The victims’ route is part of what makes the case feel both modern and stark. A transaction that likely began on a phone screen ended on River Road near Sardis, about 50 miles south of Memphis. The move from app-based contact to an isolated roadway is central to the story’s shape, even though investigators have not yet publicly detailed where the meeting was supposed to happen. The public record also contains a smaller but telling inconsistency over Victor Gonzalez’s age. Some official summaries listed him as 39, while relatives and later Memphis reporting said he was 42. Serenity Gonzalez was consistently identified as 19. Such differences are not unusual in breaking cases, but they reinforce how incomplete the official picture remained in the days after the deaths.

What is unknown is as important as what is known. There has been no public identification of the person who allegedly listed the PlayStation 5, no release of message screenshots, no announced recovery of account data and no public statement on whether the social-media profile involved was genuine, fake or stolen. Investigators also had not publicly said whether they believe River Road was the planned meeting point or simply where the victims ended up. If the case moves forward, those missing links will likely matter more than the broad outline already circulating in news coverage. A prosecutable case would have to connect the digital trail, the travel route and the fatal encounter with evidence strong enough to survive court.

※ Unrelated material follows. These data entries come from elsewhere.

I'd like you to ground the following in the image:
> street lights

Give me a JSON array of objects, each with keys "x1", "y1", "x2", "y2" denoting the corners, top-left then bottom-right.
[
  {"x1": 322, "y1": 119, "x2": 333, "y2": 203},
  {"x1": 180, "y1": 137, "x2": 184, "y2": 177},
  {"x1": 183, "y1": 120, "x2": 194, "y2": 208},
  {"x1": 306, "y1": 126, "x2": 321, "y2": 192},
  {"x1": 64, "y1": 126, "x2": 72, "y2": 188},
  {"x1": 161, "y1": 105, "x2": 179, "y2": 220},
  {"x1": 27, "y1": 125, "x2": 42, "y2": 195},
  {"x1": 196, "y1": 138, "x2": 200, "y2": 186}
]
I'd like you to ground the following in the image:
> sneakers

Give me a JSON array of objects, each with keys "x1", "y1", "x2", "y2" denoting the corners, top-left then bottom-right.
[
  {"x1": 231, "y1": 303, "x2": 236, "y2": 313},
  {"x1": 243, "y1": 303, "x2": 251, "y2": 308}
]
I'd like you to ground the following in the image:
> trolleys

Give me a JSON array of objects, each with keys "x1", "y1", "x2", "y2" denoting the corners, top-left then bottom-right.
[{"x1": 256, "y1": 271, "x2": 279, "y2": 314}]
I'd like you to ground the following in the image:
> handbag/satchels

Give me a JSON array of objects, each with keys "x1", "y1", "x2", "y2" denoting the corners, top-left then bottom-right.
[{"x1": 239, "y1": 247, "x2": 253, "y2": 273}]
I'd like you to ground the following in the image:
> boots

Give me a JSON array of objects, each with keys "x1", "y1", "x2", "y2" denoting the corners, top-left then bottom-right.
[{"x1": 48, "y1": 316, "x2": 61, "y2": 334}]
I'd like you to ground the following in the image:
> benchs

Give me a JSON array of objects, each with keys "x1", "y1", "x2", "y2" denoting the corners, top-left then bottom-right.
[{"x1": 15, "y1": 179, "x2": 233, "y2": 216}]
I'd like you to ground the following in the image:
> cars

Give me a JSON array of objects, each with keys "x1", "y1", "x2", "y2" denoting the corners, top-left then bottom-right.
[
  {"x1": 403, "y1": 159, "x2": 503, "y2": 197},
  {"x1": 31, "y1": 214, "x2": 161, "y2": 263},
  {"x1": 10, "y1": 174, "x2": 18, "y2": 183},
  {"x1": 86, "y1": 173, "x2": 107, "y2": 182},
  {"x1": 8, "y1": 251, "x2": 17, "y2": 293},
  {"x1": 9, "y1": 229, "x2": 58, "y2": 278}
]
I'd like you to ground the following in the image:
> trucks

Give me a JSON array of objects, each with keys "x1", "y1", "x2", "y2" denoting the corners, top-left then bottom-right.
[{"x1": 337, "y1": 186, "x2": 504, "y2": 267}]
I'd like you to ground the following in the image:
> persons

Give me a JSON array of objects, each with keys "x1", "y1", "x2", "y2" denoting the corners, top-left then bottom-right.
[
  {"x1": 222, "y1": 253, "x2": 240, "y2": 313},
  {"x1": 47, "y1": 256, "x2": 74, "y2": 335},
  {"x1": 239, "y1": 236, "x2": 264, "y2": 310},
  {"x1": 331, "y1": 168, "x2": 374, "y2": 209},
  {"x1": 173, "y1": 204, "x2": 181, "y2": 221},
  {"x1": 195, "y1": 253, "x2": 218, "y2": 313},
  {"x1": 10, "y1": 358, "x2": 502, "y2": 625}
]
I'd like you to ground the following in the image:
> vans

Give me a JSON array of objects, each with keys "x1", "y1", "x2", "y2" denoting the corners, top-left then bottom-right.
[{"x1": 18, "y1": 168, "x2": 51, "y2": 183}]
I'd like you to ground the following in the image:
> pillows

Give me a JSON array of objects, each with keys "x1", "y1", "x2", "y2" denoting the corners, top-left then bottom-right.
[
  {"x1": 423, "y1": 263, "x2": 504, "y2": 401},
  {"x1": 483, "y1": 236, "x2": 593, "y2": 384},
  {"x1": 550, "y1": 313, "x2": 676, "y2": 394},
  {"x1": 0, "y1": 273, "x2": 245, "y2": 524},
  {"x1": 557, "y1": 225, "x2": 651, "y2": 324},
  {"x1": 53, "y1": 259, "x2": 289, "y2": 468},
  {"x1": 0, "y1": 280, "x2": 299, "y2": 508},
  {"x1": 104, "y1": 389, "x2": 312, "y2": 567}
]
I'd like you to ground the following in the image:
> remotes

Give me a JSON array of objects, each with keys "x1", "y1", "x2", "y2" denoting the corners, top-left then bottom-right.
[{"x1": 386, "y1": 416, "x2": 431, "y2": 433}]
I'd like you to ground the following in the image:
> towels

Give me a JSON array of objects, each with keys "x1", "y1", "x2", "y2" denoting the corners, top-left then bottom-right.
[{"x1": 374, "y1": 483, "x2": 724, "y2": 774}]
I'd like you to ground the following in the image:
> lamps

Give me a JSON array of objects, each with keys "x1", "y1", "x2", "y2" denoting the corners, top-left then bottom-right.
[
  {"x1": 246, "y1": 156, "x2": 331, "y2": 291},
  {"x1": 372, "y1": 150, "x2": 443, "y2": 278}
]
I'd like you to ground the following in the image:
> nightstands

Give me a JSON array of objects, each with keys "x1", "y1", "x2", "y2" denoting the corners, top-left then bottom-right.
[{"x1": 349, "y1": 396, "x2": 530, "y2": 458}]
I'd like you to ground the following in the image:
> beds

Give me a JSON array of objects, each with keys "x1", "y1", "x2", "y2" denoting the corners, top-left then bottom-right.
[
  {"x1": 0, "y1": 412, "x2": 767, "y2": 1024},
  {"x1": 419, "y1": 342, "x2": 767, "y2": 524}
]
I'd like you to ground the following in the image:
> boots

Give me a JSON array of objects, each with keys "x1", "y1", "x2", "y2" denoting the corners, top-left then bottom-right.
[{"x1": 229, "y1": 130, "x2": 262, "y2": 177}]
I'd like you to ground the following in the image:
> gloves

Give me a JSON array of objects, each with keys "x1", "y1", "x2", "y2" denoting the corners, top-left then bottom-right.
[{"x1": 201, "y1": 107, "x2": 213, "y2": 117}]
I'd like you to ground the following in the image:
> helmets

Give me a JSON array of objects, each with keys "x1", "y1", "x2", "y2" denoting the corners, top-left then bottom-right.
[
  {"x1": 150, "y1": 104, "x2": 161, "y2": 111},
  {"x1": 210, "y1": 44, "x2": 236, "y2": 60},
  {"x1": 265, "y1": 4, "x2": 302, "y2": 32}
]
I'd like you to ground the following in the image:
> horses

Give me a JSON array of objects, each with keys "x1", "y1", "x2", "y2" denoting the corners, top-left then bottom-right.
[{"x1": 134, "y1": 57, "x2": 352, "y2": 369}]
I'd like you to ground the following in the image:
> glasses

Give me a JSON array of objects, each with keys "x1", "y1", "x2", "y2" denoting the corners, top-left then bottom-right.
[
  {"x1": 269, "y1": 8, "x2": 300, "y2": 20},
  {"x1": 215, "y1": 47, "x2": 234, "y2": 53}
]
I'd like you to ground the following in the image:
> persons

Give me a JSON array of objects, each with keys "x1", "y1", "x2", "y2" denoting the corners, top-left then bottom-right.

The human dimension, though, remains simpler than the investigative one. The family did not describe a dangerous expedition. They described an errand. A father went with his daughter to pick up a console. The destination was ordinary enough to lower alarm, and the reason for the trip was specific enough to fix it in memory. When Waterman spoke publicly, he did not broaden the event into a warning or a trend. He stayed with the loss in front of him and the physical signs that, to him, suggested his family members had tried to get away. That focus made the story feel intimate even as it moved through sheriff’s statements, county lines and unresolved forensic questions.

As the investigation continues, the next major development will be any official account that ties the family’s description of the Marketplace meetup to named suspects, recovered messages or formal charges. Until then, the public record shows a father and daughter who left for a purchase on Feb. 28 and were found dead the next morning on River Road.

Author note: Last updated March 31, 2026.